Arriving at Los Ombues after all that travel was surreal, and Agustín’s calm was as welcome as the open bottle of Malbec on the hearth. With the season nearing its end, the lodge was quiet; we were the only guests. I stood on the lodge’s terrace, looking down over a sweep of farmland, deep into the heart of the delta marsh. The magnitude, the solitude—for a moment I felt wildly alone. Then Agustín joined me.

“Forty thousand  acres, with access to more than double that,” he said.

For me, a New England boy, that meant nothing.

“Finish your wine and settle in. We’ll be shooting doves in an hour.”

That made more sense. And brought welcome direction.

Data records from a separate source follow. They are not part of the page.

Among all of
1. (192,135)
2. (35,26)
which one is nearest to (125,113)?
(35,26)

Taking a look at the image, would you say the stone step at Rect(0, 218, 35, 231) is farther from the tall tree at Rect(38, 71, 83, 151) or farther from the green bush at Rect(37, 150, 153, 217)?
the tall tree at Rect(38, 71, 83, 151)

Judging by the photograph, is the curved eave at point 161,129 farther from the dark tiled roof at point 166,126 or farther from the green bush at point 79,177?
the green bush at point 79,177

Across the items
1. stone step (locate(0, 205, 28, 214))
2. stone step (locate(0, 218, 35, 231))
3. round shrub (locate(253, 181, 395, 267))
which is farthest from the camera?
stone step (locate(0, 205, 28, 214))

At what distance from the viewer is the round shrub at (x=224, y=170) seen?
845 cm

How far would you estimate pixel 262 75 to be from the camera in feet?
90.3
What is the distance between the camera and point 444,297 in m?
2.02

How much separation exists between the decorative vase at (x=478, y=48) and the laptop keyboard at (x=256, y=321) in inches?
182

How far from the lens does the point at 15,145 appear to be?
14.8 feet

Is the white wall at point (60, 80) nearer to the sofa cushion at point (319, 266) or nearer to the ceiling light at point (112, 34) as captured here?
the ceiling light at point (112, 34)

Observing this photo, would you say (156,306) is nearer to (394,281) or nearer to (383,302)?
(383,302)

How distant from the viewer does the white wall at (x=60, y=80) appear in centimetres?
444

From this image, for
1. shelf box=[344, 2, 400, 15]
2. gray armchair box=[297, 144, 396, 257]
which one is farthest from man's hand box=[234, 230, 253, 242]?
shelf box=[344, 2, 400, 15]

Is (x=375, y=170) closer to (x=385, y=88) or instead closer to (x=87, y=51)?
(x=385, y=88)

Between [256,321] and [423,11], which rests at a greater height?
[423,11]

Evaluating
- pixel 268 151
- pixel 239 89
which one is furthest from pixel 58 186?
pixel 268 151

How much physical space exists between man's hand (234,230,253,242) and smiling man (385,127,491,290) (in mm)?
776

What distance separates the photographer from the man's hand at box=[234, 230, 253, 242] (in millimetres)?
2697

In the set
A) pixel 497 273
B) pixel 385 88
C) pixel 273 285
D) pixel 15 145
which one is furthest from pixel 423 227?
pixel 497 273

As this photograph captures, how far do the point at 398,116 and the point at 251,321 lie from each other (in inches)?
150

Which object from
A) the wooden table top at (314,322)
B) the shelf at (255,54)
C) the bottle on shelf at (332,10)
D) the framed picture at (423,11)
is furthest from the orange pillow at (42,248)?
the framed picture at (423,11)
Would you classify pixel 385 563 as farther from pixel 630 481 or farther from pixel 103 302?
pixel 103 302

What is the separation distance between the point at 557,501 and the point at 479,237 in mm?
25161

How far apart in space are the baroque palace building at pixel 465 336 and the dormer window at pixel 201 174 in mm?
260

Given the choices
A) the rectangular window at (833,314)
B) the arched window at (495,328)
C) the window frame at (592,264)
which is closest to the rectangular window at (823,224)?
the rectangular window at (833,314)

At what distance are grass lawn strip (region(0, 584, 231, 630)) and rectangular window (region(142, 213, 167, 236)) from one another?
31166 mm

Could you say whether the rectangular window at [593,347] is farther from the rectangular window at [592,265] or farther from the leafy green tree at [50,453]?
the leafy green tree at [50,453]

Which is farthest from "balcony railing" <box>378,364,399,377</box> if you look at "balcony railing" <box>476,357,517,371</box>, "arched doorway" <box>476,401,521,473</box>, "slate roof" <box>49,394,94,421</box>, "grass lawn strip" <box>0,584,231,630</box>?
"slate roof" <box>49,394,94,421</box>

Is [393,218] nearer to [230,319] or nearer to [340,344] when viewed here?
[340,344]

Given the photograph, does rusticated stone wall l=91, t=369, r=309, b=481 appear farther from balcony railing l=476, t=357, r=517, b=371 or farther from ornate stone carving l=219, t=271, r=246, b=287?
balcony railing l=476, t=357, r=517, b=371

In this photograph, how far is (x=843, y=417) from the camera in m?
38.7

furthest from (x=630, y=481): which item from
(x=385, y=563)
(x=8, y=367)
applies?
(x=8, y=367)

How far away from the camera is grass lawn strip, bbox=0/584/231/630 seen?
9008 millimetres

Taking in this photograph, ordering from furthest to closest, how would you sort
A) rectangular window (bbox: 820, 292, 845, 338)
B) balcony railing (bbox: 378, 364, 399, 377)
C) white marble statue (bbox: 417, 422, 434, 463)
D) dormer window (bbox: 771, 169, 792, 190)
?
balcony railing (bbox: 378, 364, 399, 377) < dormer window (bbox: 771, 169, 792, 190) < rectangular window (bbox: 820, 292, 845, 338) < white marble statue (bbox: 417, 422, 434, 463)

Dirt roads ran in quadrants over the country surrounding Los Ombues, and hedgerow thickets defined the margins. This was working land, old land, trapped in a forgotten time. Church bells rang as we drove past the village. Sheep and goats socialized in backyard pastures. A lone gaucho, his beret askew, drove cattle unhurriedly down the track toward new grass. I cracked the truck window. Diesel fumes and cook-fire smoke, grilling meat and manure merged in an honest scent of land and livelihoods and open space. We veered off behind the gaucho, who never looked back, and drove the margin of a freshly tilled field stippled with green.

“Wheat,” Agustín said. “For the doves.”

It was doves we had come to see that first night, the doves that have made Argentina’s upland shooting legendary: eared doves, Zenaida auriculata, ravenous and proliferative. Never one to shoot wantonly, and strapped with my wife’s disapprobation (You’re shooting doves? Like, the universal symbol of peace?), I was eager for rationalization.

“Numbers are really okay?” I asked, deepening my voice.

“Don’t worry, we monitor populations closely.” Agustín seemed to appreciate my concern. “And with the feed we plant, their nesting frequency has doubled, maybe tripled. The more interest we experience, the more doves we seem to find, and the village families are grateful for the meat. You just worry about hitting them.”

I proceeded to do just that.

Over the first box of cartridges, I swung and missed, working out the jitters of several days and several thousand miles in airliners. I apologized in English to the birdboy, Raul, who seemed indifferent to my failures and just smiled and shrugged at my excuses. By the end of the first box, I’d begun to spiral birds from the sky with some frequency, prompting Raul to issue the odd “Bueno!” and add another box of cartridges to the bag. Birds fell like crumpled paper. Along the field’s edge, villagers arrived with grain sacks to reap the evening’s harvest. I sat down beside Agustín in the shadows to watch.

Agustín was chatting with Ismael and José Luis, the other bird boys. He made room for me, offered water or beer. I pestered him with questions, and asked if he’d care to shoot.

“No. You shoot. I have this every day.”

“You must be a wonderful shot, then.”

“I’m okay. It’s ducks I love most. And running the dogs on perdiz. But you should see José Luis shoot. I bet he does better than Rooster.”

Rooster, hearing his name and the suggestion of competition, made room. Agustín spoke to José Luis and handed over a little Beretta and a fistful of shells. The two aces stood together and went shot for shot. José Luis was 9 for 10, but the last one seemed an intentional miss. I think Rooster knew it, too. He turned and gave us a muckle-mouthed grin, cracked his gun, and took a beer from the cooler.

Agustín woke us before dawn with a sharp knock and a mention of coffee. He’d stirred up the fire and laid a light breakfast, which we inhaled standing at the hearth in our long johns as he ferried guns to the trucks. We pulled on waders in the tiled mudroom, slipped into the idling trucks, and descended toward the maze of marshland below the lodge.

The night sky is different in morning, with constellations spinning into new places like words turned backwards. In South America, the constellations are disorienting regardless of the hour, but the patterns of the dawn are similar: decoys and dogs and guns and cartridges are readied with frozen fingers while flashlight beams streak the landscape, trapping tunnels of mist.